Все же он достал папку и показал старику последние рисунки. Это были карандашные наброски односельчан и возвращавшегося с поля стада. Красками Виктор уже больше не рисовал.
Вышел Виктор проводить Ивана Ивановича на крыльцо. И залюбовался. Солнечным июльским светом была озарена деревня. От недавнего теплого дождя-ливня дымились крыши. Было жарко. Белели на деревенской улице свежими бревнами новостройки. Пахло цветущей липой, тополем, еловой смолой. Виктор медленно прошел по двору в огород, где стоял небольшой сарай и несколько ульев с пчелами. Многое здесь было сделано своими руками: и изгородь на усадьбе, и скамейка возле дома. Подбежала трехлетняя дочка Таня. Отец поднял ее на «руки». Вслед за ней, немного бычась, приблизился пятилетний Николай. Он явно был обижен, что сестренку ласкают, а его нет. Пришлось и его приголубить.

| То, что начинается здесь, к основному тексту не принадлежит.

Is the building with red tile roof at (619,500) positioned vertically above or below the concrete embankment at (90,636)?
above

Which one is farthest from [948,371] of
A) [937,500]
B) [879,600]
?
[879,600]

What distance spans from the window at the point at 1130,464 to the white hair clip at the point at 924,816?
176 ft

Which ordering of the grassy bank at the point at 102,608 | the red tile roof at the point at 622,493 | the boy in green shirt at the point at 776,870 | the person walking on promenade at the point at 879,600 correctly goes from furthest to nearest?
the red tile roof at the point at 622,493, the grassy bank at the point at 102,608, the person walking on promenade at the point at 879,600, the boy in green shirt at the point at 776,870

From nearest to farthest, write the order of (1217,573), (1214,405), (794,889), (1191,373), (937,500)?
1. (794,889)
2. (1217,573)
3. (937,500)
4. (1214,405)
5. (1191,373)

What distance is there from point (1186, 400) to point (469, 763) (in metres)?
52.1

— Дайте отцу отдохнуть! — строго прикрикнула на ребят мать.
Вернулся обратно в избу. Снова устроился за своим столом. Вскоре устал. Много писать тяжело. Пожалуй, тяжелее, чем копать землю или пилить дрова. Близок вечер. Стоя у раскрытого окна, Виктор машинально наблюдает за предвечерней жизнью в деревне.
— О чем ты сейчас думаешь? — спрашивает неслышно подошедшая сзади Нина. Ласково обнимает мужа.

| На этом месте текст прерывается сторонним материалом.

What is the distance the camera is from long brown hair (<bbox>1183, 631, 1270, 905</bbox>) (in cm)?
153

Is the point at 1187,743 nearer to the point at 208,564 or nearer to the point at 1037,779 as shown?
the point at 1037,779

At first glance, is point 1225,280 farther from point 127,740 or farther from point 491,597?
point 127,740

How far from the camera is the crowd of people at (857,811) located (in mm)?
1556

— Так, ни о чем, — отвечает он.
— А я знаю-ю-ю… — тянет она. — Беспокоишься, как завтра выступишь с лекцией в Горбатове? Безотказный ты… что ни поручат, соглашаешься. Я бы на твоем месте давно отказалась читать лекции… Разве у тебя, помимо своих забот и поручений райкома, дел мало?
И стала перечислять:
— Лекции читаешь, с докладами выступаешь. Кружок текущей политики в Горбатове…

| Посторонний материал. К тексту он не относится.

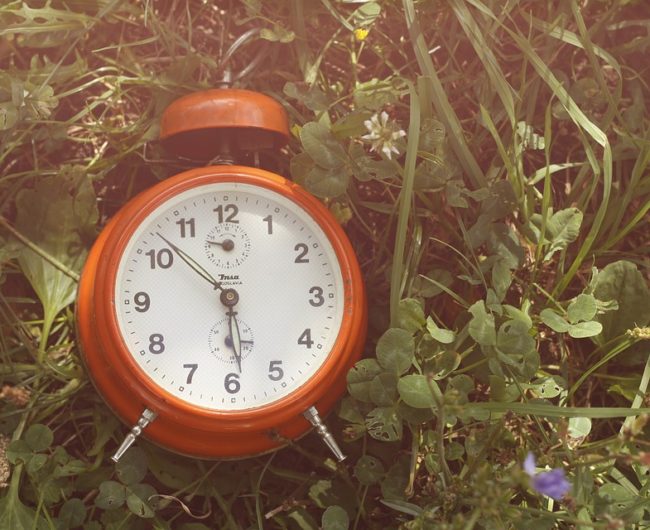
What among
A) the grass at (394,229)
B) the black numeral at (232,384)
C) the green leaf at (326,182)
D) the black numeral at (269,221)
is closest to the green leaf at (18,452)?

— Ну, ну, — недовольно перебил жену Виктор. — Я такой же коммунист, как и остальные. Дисциплина для всех одинакова.
Первое время в райкоме и в роно не обременяли его поручениями. А потом, привыкнув, почти не делали исключения, порой не задумываясь, что «выполнить, принять участие» для него не так-то просто. Даже добраться до станции, в районный поселок в кузове попутного грузовика сложнее, чем для остальных.